Apátrida (del griego ápatris, apátridos: persona carente de nacionalidad) es una palabra incómoda que a nadie agrada: ni a las personas que padecen y denuncian la condición, ni a los gobiernos y Estados que la permiten y fomentan, pero no la reconocen. Nadie quiere reconocer al apátrida de al lado. En el vocabulario político al uso, la izquierda más dogmática aún tilda de apátrida a la burguesía nacional porque “no tiene patria”. La derecha más recalcitrante llama apátrida al que no defiende los intereses del status quo (y por eso son “apátridas” también los intelectuales y artistas disidentes que cuestionan el sistema de poder). Ambas coinciden en un punto: se niegan a reconocer al otro en su diferencia. Como expresión peyorativa, soporta los mayores agravios. Apátrida es sinónimo de lo peor: antinacional, antipatriota, traidor y enemigo de la patria, desleal. Y si es pobre y desposeído la afrenta es aún mayor, pues carga con una culpa irredimible. Camus tenía razón: la pobreza hace que las gentes no tengan nombre ni pasado.

La cuestión de la apatridia se intenta ignorar mediante su simple negación. Declaro que no hay apátridas y el problema deja ya de existir, salvo cuando ello me sirve para denigrar al otro, contrario a mí, que no piensa ni actúa como yo en el sensible tema de la patria y la soberanía. Y pese a que nos negamos a verlos y nos parecen invisibles o indeseables, existen, están ahí, son un río de humanidad. Greg Constantine, artista visual estadounidense que ha documentado el tema desde la fotografía, considera con razón la apatridia como “una de las formas más radicales e invisibles de injusticia”. En el siglo pasado, las tentativas para reconocer y enfrentar el problema dieron lugar a la Convención de las Naciones Unidas sobre el Estatuto de los Apátridas, de septiembre de 1954, y a la Convención para reducir los casos de apatridia, de 1961. El Alto Comisionado de las Naciones Unidas para los Refugiados (ACNUR) calcula que hay unos doce millones de apátridas en todo el mundo. Curiosa cifra: algo así como la población dominicana total.

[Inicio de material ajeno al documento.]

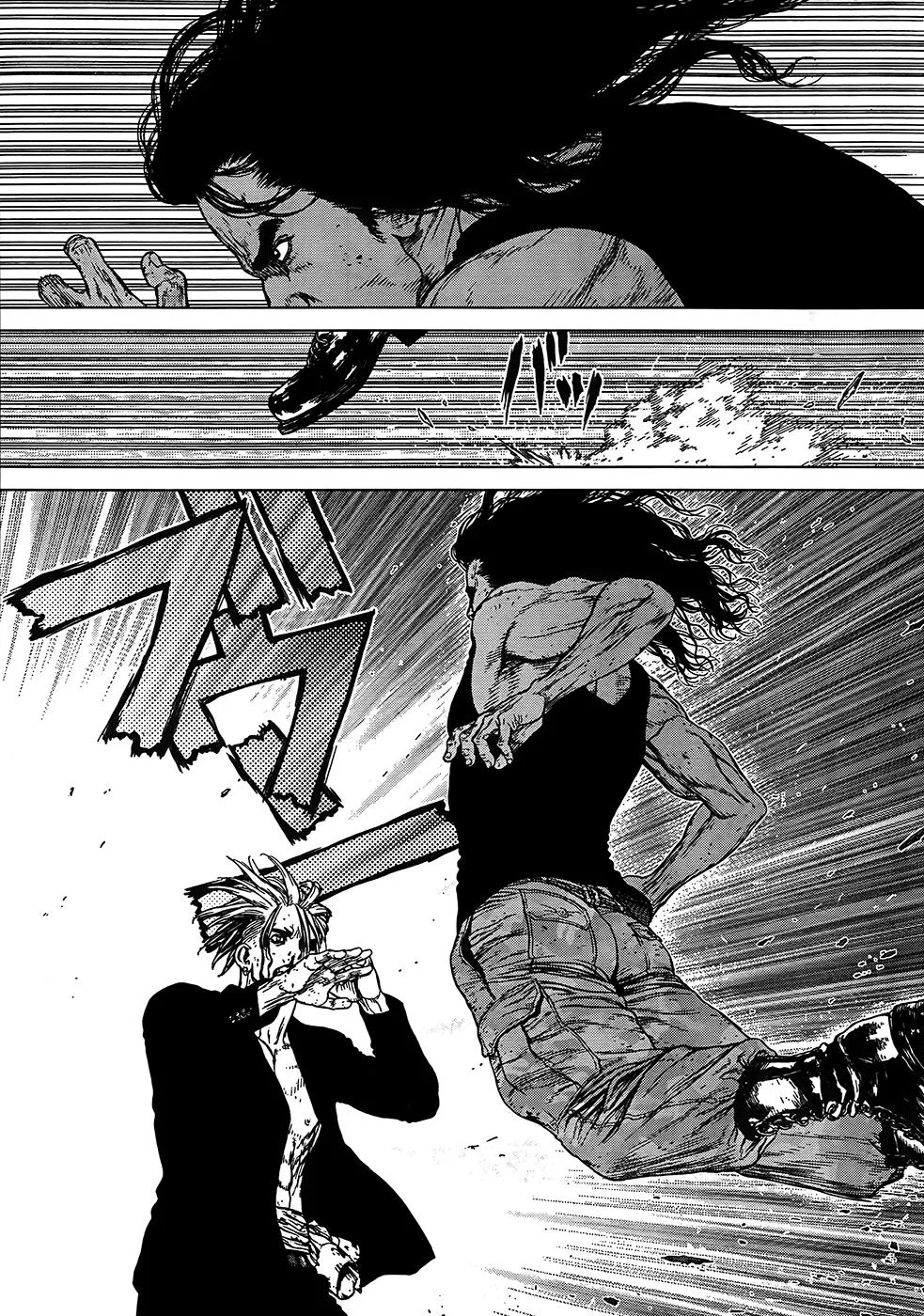 Read Sun-ken Rock (en) Manga Online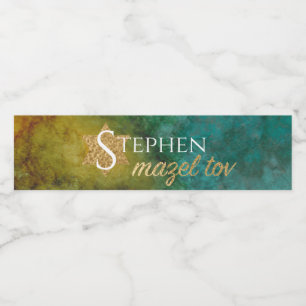 Bar Bat Mitzvah Out of this World H2O Bottle Label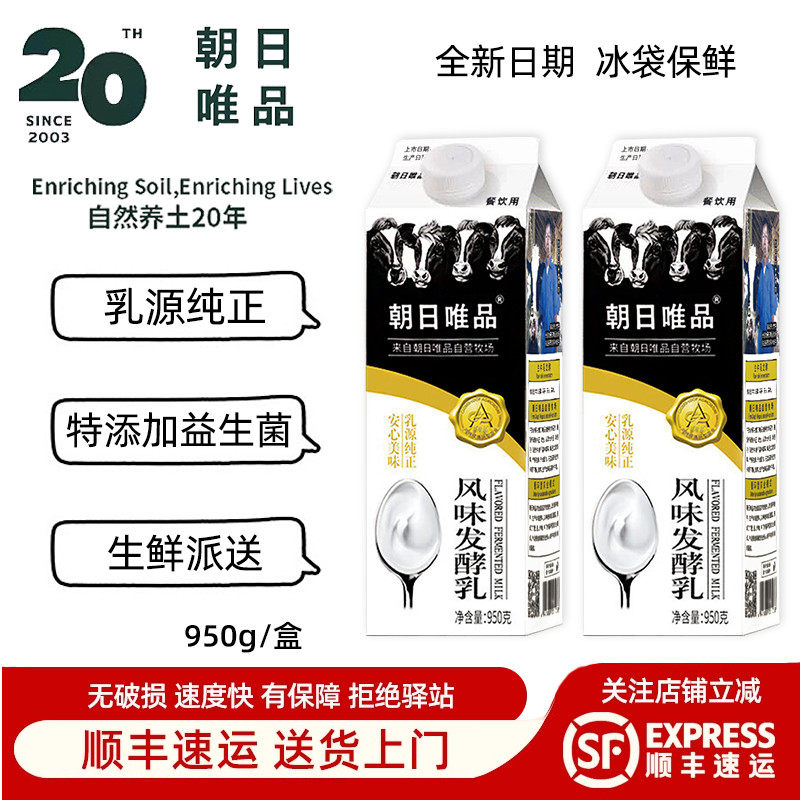 【950g】朝日唯品风味发酵乳活菌冷藏酸奶商用奶茶店水果捞顺丰,咖啡/麦片/冲饮,低温酸奶,淘宝优惠券,粉丝福利购,淘宝优惠卷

Durante siglos y hasta el año de 1948 los judíos fueron apátridas en toda Europa. Esa terrible realidad dio origen a la leyenda del judío errante, una figura mitológica del imaginario colectivo de la Europa cristiana antisemita. En una ocasión, dirigiéndose al papa de turno, Golda Meir le expresó: “Su santidad, cuando fuimos compasivos, débiles y apátridas nos condujeron a las cámaras de gas”. Una frase cierta pero desafortunada que no puede disculpar la maldad israelí, ni el dolor y el sufrimiento palestino como víctima expiatoria de males causados por otros. Hay pueblos con patria y sin Estado como los palestinos y pueblos sin patria y sin Estado como los kurdos, repartidos entre Irak, Irán, Siria y Turquía (los palestinos, que tienen una patria despojada y luchan contra la larga y brutal ocupación militar israelí, reivindican legítimamente un Estado libre, independiente y soberano). Hay también excluidos como los parias fuera del sistema de castas en la India, los refugiados de etnia tutsi en Ruanda y Burundi, los beduinos del África del Norte entre Libia, Chad y Argelia, los rohinyá en Myanmar. Hay muchos otros escenarios de comunidades apátridas: Bangladesh, Nepal, Malasia, Sri Lanka, Costa de Marfil, Kenia, Ucrania. Y nosotros tenemos a los descendientes de inmigrantes indocumentados haitianos nacidos y criados en el país. Estos no son propiamente apátridas, pues la constitución del país de origen de sus padres los reconoce y les confiere la nacionalidad como haitianos. Sin embargo, nacidos y criados en el país, si bien no jurídicamente, culturalmente son dominicanos, hablan el español dominicano, piensan y actúan como dominicanos, tienen y mantienen un vínculo afectivo y mental con el lugar de nacimiento como cualquier otro ser nacido en esta tierra.